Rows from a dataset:
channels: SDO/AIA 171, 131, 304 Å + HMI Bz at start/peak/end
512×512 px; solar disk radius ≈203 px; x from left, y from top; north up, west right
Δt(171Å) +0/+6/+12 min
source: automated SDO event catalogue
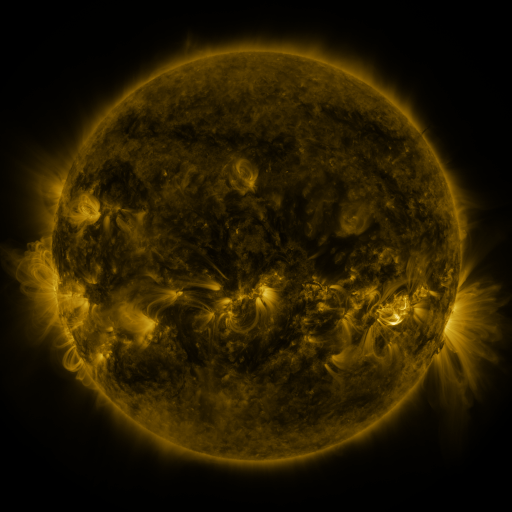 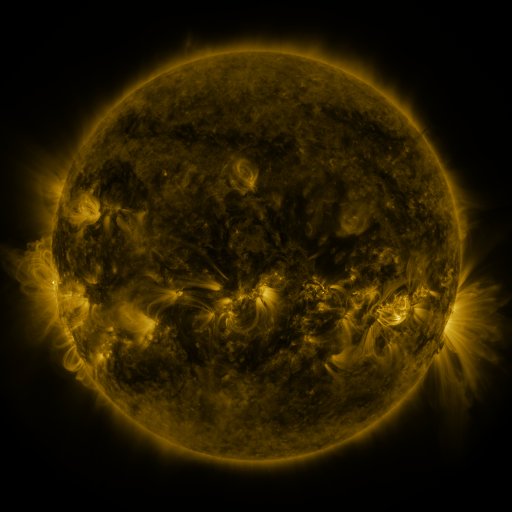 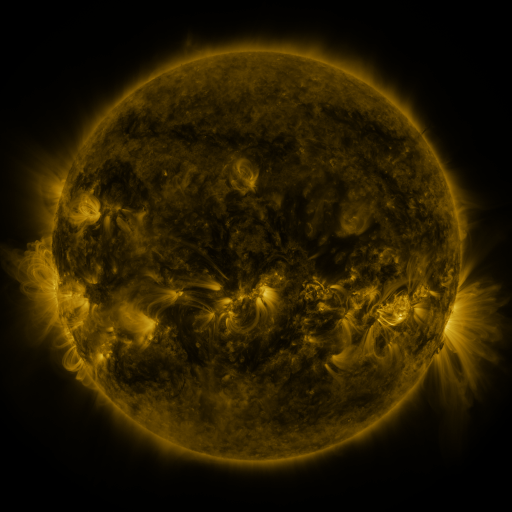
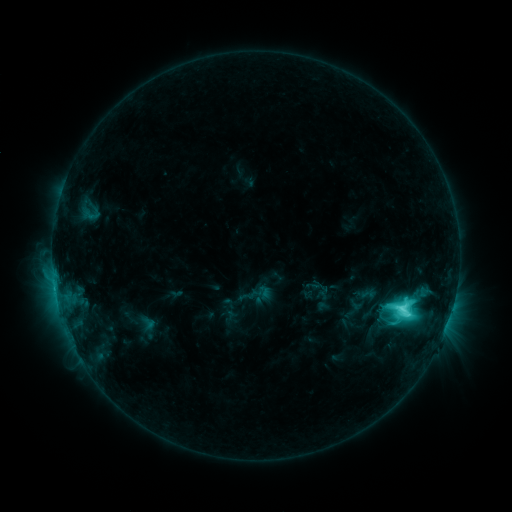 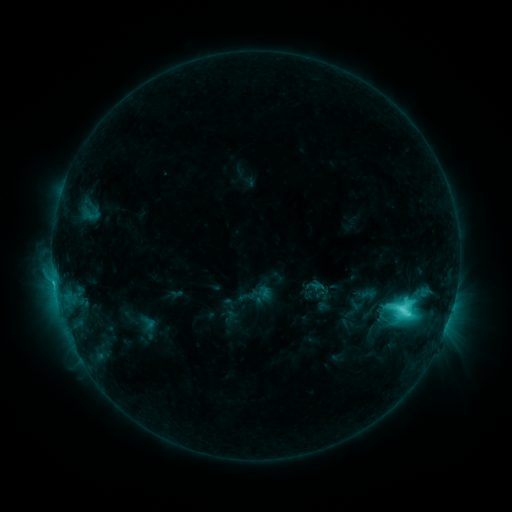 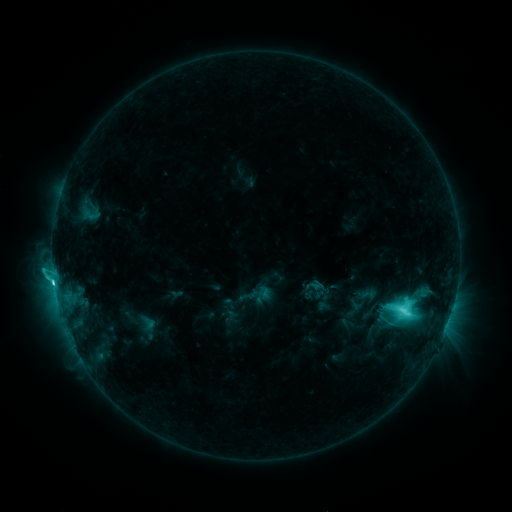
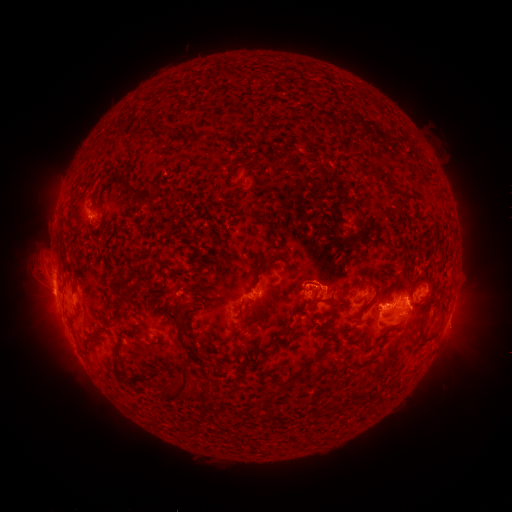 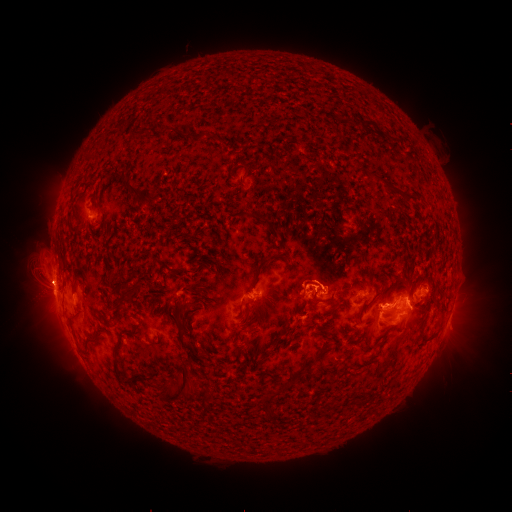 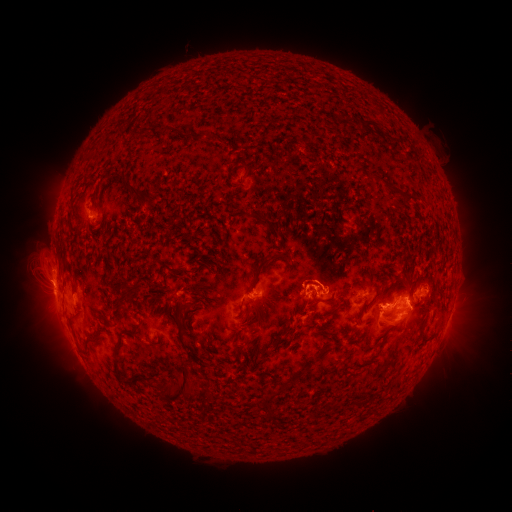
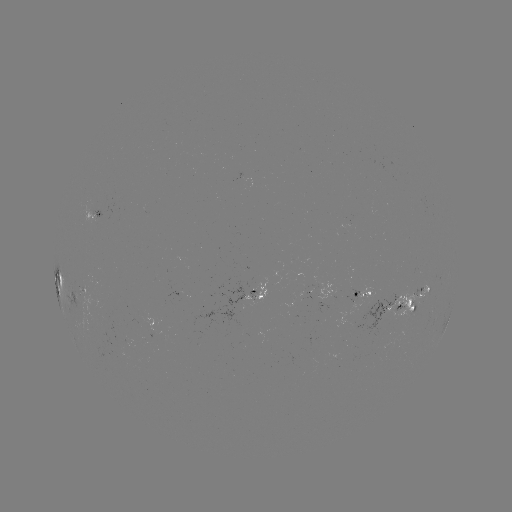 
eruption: <bbox>13, 258, 69, 309</bbox>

TASK: Reproduce every line of the entries above word for word, leaving out the pictures.

COMPLETED TASK:
channels: SDO/AIA 171, 131, 304 Å + HMI Bz at start/peak/end
512×512 px; solar disk radius ≈203 px; x from left, y from top; north up, west right
Δt(171Å) +0/+6/+12 min
source: automated SDO event catalogue
eruption: <bbox>13, 258, 69, 309</bbox>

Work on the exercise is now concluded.